Mais Boivin n’aimait pas beaucoup ces gens qui, comme le lieutenant criminel Tardieu, surveillent et gênent les bons drilles. «S’il avait bu son sac au lieu de l’empailler, disait-il souvent, jamais on ne lui aurait fait du chagrin, même du temps de la Saint-Barthélémy!»

Outre la maison du chanoine, oncle de Boileau, et l’hôtel des protecteurs de Voltaire, Boivin avait autour de lui plusieurs choses dont il tirait gloire: l’arcade de Jean Goujon, sa voisine, et surtout la Sainte-Chapelle donnaient, selon lui, bon air à son établissement. Il expliquait volontiers comme quoi le nom de la rue de Jérusalem et le nom de la rue de Nazareth venaient des pèlerins qui avaient coutume de s’assembler autour de la chapelle de saint Louis, en partant ou en revenant de la Terre-Sainte. Il ajoutait: «Ça avait soif, ces fainéants, rapport à l’aridité du désert; ça demandait à rafraîchir. En foi de quoi, ma buvette date de la croisade.»

Quant aux bâtiments de la Préfecture eux-mêmes, Boivin ne les respectait pas.

Ce sont des parvenus qui sortirent de terre aux environs de l’an 1610.

La maison Boivin était un cabaret assez vaste et fréquenté, comme vous pouvez le penser, par des gens complètement étrangers à l’étiquette des cours. Sa principale clientèle était composée de ces hommes hardis et chevaleresques qui, dédaignant le travail manuel et les professions libérales, vivent de la protection qu’ils accordent aux belles. Ils ne jouissent pas de l’estime publique.

À ce fonds, hélas! considérable, se joignaient quelques gendarmes, des inspecteurs, des garçons de bureau, des pompiers et des rats de Palais, brûlés dans les autres gargotes de la Cité.

La tour, ou plutôt les tours, représentaient la partie galante de l’établissement.

J’ai le frisson en touchant à cela. Vénus pudique, dans les petits oratoires octogones qui formaient les divers étages de la tour principale, se serait voilé la face jusqu’aux genoux.

Néanmoins, il y venait des cuisinières de marchands d’ustensiles de pêche, pour fréquenter des gendarmes en tout bien tout honneur.

Dans ces boîtes on tenait aisément deux preux et deux demoiselles.

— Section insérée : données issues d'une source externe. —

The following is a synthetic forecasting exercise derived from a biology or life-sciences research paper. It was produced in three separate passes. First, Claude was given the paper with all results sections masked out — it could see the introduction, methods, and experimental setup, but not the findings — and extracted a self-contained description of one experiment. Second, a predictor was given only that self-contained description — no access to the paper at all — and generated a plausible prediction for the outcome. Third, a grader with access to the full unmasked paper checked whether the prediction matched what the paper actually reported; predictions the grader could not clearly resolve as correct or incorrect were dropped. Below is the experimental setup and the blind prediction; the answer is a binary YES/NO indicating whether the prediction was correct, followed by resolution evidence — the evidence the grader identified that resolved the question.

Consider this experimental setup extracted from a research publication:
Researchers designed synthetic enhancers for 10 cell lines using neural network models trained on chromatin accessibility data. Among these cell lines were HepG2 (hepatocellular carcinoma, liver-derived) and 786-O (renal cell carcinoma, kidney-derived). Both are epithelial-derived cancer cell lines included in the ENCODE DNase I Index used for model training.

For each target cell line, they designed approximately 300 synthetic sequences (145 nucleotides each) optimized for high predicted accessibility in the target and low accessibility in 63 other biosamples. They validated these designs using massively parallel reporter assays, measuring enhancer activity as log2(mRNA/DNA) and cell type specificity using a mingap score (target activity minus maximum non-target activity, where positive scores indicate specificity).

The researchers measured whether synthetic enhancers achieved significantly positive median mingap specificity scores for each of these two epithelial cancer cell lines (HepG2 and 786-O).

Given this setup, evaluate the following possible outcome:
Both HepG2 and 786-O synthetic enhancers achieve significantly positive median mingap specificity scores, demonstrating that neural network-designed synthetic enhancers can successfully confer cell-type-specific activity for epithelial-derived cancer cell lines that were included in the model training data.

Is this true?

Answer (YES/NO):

Le père Boivin, ce faiseur de mots, disait: «En bourrant, on en met huit! Et ça tient!»

Au 3e étage les «cabinets» s’arrêtaient. Les combles étaient loués en garni.

Le garni se composait en tout de trois chambres: celles de Paul Labre, celle de Thérèse Soûlas, qui couronnait la maison n° 3, et celle de «Gautron, à la craie jaune», qui occupait le faîte de la Tour Tardieu.

Il n’est pas inutile de noter qu’en 1834, la maison contiguë à la gargote Boivin et marquée du n° 5 venait d’être louée par l’administration, qui y reconstituait le service de sûreté, après la destitution du fameux Vidocq.

Le regard de Paul Labre, triste et chargé de rêverie, se tourna vers l’échappée qui montrait un coin du grand paysage de la Seine; ainsi éclairé par les rayons du couchant, son visage sortait, mâle et net comme un médaillon de David, hors de l’ombre qui était derrière lui. C’était un jeune homme aux traits nobles et fiers. Dans l’expression de ses grands yeux vous eussiez deviné je ne sais quelle hardiesse vaincue et l’éclair éteint d’une gaieté qui n’était plus.